Many scientists maintained that it can't all be junk, because that much junk would actually hinder organisms, taking so much energy to replicate that they would be out competed by other organisms and fail to survive. Some blamed viruses, retroviruses specifically, as they infect by integrating their genes into your genome. When the infection is fought off, often those viral genes remain in a damaged non-functional form and if the right cells were infected, the genes will be passed on to your offspring. As much as 10% of your genome has been found to be made of such material, accumulated over many millions of years, much of it mutated into non-functional junk. But this still leaves 85% of the genome unexplained.
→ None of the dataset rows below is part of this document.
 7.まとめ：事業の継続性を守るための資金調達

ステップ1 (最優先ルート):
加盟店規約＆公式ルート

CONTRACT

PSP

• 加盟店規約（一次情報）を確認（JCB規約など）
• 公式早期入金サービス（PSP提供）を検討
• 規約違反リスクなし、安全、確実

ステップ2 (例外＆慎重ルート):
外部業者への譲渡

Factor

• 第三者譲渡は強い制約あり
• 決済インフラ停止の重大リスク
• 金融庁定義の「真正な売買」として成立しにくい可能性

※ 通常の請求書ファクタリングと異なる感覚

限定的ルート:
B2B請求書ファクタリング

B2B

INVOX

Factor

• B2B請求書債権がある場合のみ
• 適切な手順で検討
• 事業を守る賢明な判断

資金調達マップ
RNA is the intermediate molecule used to make protein from DNA. As I discussed previously, life evolved in an RNA world, where strands of RNA themselves carried out functions as well as encoding proteins. So it is perhaps unsurprising that a project at Harvard and MIT recently discovered a whole new class of genes, genes that do not encode proteins, they are simply the template for functional RNA. Small RNA molecules such as Micro RNA, around 22 nucleotides in length, have been known to have gene regulation functions for many years, but this new class of large RNA molecules are thousands of nucleotides long and there are thousands of them. Crucially, their sequences have been conserved through evolution, indicating they have important functions as yet unidentified. 1600 of these genes were found in the study but it is thought many more thousands are still hiding in plain sight.
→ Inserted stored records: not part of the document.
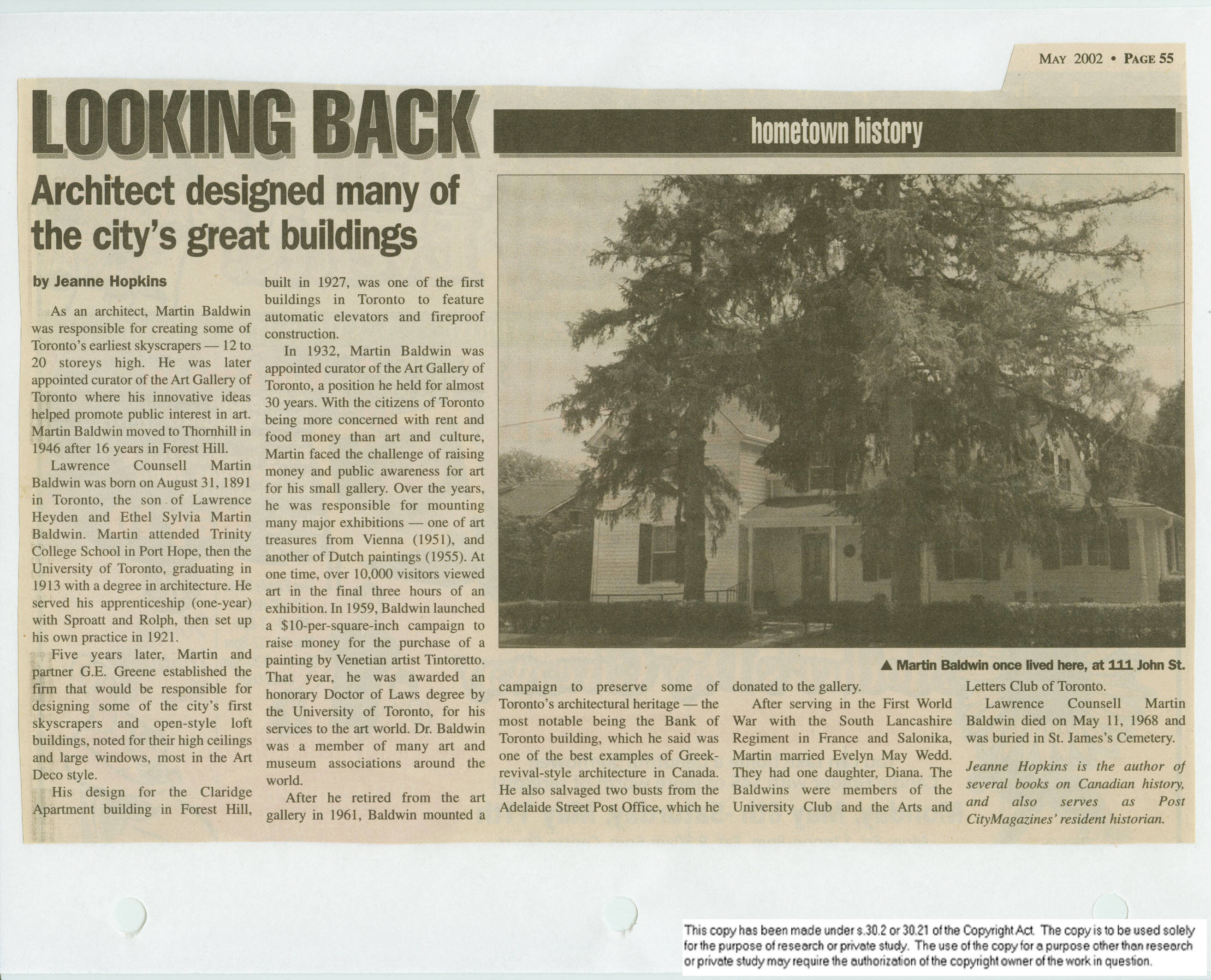 MAY 2002 • PAGE 55

LOOKING BACK

hometown history

Architect designed many of the city's great buildings

by Jeanne Hopkins

As an architect, Martin Baldwin was responsible for creating some of Toronto's earliest skyscrapers — 12 to 20 storeys high. He was later appointed curator of the Art Gallery of Toronto where his innovative ideas helped promote public interest in art. Martin Baldwin moved to Thornhill in 1946 after 16 years in Forest Hill.

Lawrence Counsell Martin Baldwin was born on August 31, 1891 in Toronto, the son of Lawrence Heyden and Ethel Sylvia Martin Baldwin. Martin attended Trinity College School in Port Hope, then the University of Toronto, graduating in 1913 with a degree in architecture. He served his apprenticeship (one-year) with Sproatt and Rolph, then set up his own practice in 1921.

Five years later, Martin and partner G.E. Greene established the firm that would be responsible for designing some of the city's first skyscrapers and open-style loft buildings, noted for their high ceilings and large windows, most in the Art Deco style.

His design for the Claridge Apartment building in Forest Hill, built in 1927, was one of the first buildings in Toronto to feature automatic elevators and fireproof construction.

In 1932, Martin Baldwin was appointed curator of the Art Gallery of Toronto, a position he held for almost 30 years. With the citizens of Toronto being more concerned with rent and food money than art and culture, Martin faced the challenge of raising money and public awareness for art for his small gallery. Over the years, he was responsible for mounting many major exhibitions — one of art treasures from Vienna (1951), and another of Dutch paintings (1955). At one time, over 10,000 visitors viewed art in the final three hours of an exhibition. In 1959, Baldwin launched a $10-per-square-inch campaign to raise money for the purchase of a painting by Venetian artist Tintoretto. That year, he was awarded an honorary Doctor of Laws degree by the University of Toronto, for his services to the art world. Dr. Baldwin was a member of many art and museum associations around the world.

After he retired from the art gallery in 1961, Baldwin mounted a campaign to preserve some of Toronto's architectural heritage — the most notable being the Bank of Toronto building, which he said was one of the best examples of Greek-revival-style architecture in Canada. He also salvaged two busts from the Adelaide Street Post Office, which he donated to the gallery.

After serving in the First World War with the South Lancashire Regiment in France and Salonika, Martin married Evelyn May Wedd. They had one daughter, Diana. The Baldwins were members of the University Club and the Arts and Letters Club of Toronto.

Lawrence Counsell Martin Baldwin died on May 11, 1968 and was buried in St. James's Cemetery.

Jeanne Hopkins is the author of several books on Canadian history, and also serves as Post CityMagazines' resident historian.

▲ Martin Baldwin once lived here, at 111 John St.

This copy has been made under s.30.2 or 30.21 of the Copyright Act. The copy is to be used solely for the purpose of research or private study. The use of the copy for a purpose other than research or private study may require the authorization of the copyright owner of the work in question.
We already had quite a job on our hands to understand the 20,000 genes we originally identified, now there is a whole new class to understand, which operates in a whole other way. This new class may go some way to explaining what some of that junk DNA is there for, but there is still lots the genome has left to teach us. Just because we don't know what it does doesn't mean it is useless, just a few hundred years ago the brain was considered largely useless because it didn't do anything as obvious as the heart, lungs or stomach does. However, that is the process of science; learning new things and adjusting current opinion accordingly.